Gut gelaunte Besucher feiern friedliches Altstadtfest

Organisatoren blicken zufrieden auf das Wochenende

Zahlreiche Menschen besuchten am Wochenende das 52. Wertheimer Altstadtfest. Foto: Stadt Wertheim

Auf ein gelungenes und friedliches Wertheimer Altstadtfest haben die Organisatoren der Traditionsveranstaltung zurückgeblickt. „Wir können alle sehr zufrieden sein“, erklärte Marktmeister Patrick Grän am Donnerstag bei einer Nachbesprechung im Rathaus mit Vertretern des Ordnungsamts, der Polizei und Feuerwehr sowie weiteren Festakteuren.

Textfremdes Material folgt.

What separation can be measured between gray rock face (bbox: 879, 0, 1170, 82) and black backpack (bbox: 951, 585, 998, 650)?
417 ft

„Wertheim hat sich mit seiner Liebenswürdigkeit und Vielfalt gut dargestellt“, sagte Patrick Grän. Es habe sich zudem um ein sehr friedliches Fest gehandelt. Nicht ganz günstig waren an dem letzten Juli-Wochenende die Wetterbedingungen, vor allem mit einem sehr heißen Freitag und einem regnerischen Sonntagvormittag, man sei aber „mit einem blauen Auge davon gekommen“. Der Regenguss am Samstagabend habe glücklicherweise relativ spät eingesetzt. Dementsprechend sei er mit der Zahl der Besucher in diesem Jahr sehr zufrieden, so Grän.

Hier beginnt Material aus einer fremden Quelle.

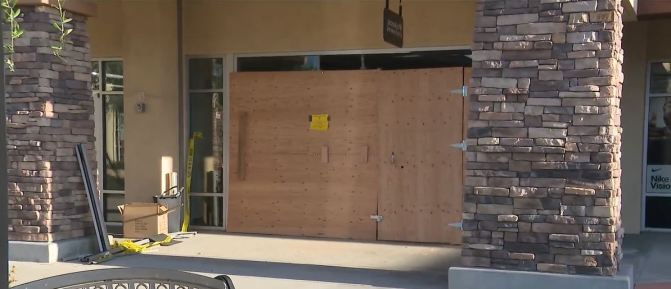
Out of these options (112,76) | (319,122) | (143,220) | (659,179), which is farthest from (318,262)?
(659,179)

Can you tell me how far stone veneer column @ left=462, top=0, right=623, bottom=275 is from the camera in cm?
554

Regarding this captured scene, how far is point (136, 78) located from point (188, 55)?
0.87m

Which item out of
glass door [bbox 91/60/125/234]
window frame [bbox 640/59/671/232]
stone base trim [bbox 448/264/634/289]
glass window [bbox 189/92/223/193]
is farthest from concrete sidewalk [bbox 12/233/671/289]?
glass door [bbox 91/60/125/234]

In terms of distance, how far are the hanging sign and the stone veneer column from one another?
1915mm

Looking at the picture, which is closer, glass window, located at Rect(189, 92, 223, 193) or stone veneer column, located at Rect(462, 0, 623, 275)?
stone veneer column, located at Rect(462, 0, 623, 275)

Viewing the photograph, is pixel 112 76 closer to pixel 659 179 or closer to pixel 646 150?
pixel 646 150

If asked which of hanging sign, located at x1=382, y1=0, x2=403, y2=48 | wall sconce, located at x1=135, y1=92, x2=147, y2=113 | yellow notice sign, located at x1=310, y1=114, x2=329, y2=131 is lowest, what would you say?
yellow notice sign, located at x1=310, y1=114, x2=329, y2=131

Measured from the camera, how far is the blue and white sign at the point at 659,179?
9.46 m

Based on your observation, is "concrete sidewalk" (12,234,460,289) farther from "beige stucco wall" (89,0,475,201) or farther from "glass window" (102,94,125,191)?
"glass window" (102,94,125,191)

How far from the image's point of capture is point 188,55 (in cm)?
1002

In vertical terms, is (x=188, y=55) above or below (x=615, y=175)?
above

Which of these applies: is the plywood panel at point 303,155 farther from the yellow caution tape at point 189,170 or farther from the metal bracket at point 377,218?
the yellow caution tape at point 189,170

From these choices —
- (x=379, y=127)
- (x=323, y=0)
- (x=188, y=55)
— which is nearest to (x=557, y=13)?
(x=379, y=127)

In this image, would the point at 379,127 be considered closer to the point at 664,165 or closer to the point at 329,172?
the point at 329,172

Als „sehr sinnvoll und gut“ erwies sich die Entscheidung, am Sonntag wieder drei Plätze mit dem Marktplatz als „Knotenpunkt“ zu bespielen, erklärte der Marktmeister. „Das werden wir beibehalten“, kündigte er an. Auch die Rückkehr des Familientags nach einem Jahr Pause bewertete Grän positiv. Das Angebot unterstreiche die Familienfreundlichkeit der Stadt.

Einig waren sich Ordnungsamtsleiter Volker Mohr und Peter Sattelberger vom Polizeirevier Wertheim in ihrer Sicherheitsanalyse. So habe es keine besonderen Vorkommnisse gegeben. „Die Festbesucher waren sehr friedlich und gut gelaunt“, stellte Mohr erfreut fest. „Eines der ganz ruhigen Jahre“, bekräftigte Sattelberger. Es sei zu keiner Schlägerei gekommen und auch das „Vorglühen“ von Jugendlichen habe sich im Vergleich zu den Vorjahren verringert. „Gefühlt, war mehr Sicherheit da“, unterstrich Stadtbrandmeister Ludwig Lermann.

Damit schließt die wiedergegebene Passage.